Heartache is the real Grinch that steals Christmas. When most folks think of the holidays, they start fantasizing about familial and romantic rituals; but what happens to people who know that those dreams won’t live up to their expectations? Typically, a nagging fear of disappointment will germinate as the trifecta of special days (Thanksgiving, Christmas and New Year’s Eve) nears. And as anxiety increases, you must face this sobering reality: You cannot escape your life. When it comes to working on issues that make you feel vulnerable and depressed, it is important to be honest about hurting and to create coping mechanisms that will maximize your happiness and mental health. Looking to develop a real level of contentment this holiday season in the midst of a storm? Here are tips to help you create genuine peace regardless of the blows you’ve absorbed:

  • Allow yourself time to be sad. It’s OK to be down in the dumps; the issue is when you get stuck there. Instead of burying your emotions and feigning cheerfulness, give yourself a finite amount of time to face disappointment—and permission to cry. Then be courageously honest about what hurts and what you’re willing to do to change.
  • Talk to a pro. Therapy works—and it isn’t a life sentence. You don’t have to sit on a couch for years droning on about your problems. Connect with a mental health professional who specializes in short-term, solutions-based therapy, and devise a plan on how you can best cope with your stressors during the upcoming weeks.
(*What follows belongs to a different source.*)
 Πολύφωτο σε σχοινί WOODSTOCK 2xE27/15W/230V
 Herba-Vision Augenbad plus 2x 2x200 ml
  • Embrace what you have. When people experience hard times, they tend to look at everything in a negative light and discount their positives. Acknowledge what is going well in your life, and savor your wins. Be sure to express appreciation for the positive folks in your corner.
  • Make a plan. We can’t control how others behave, but we can curb our responses. Don’t let a false sense of powerlessness keep you in a bad emotional cycle. Consider what is predictable about your holiday gloom—e.g., money issues or family drama—and think about ways you can get a handle on it before crisis mode hits. Write down the coping strategies, and put them somewhere easily accessible.
  • Have additional options. Ever heard the term “game changer”? The holidays are a prime time for things to completely go offtrack, which forces you to recalibrate. If your trauma includes an inordinate amount of shenanigans, be prepared for those “Really?” moments by creating backup options, such as a last-minute spa getaway or spending time with another family, if things don’t go as you’d hoped.
  • Mix it up. As much as possible, limit your exposure to anyone who isn’t invested in having a healthy, jovial experience. We all go through rough patches, but this season is about celebrating our blessings. Be sure to spend time with people who are devoted to bringing positive energy to visits and festive gatherings.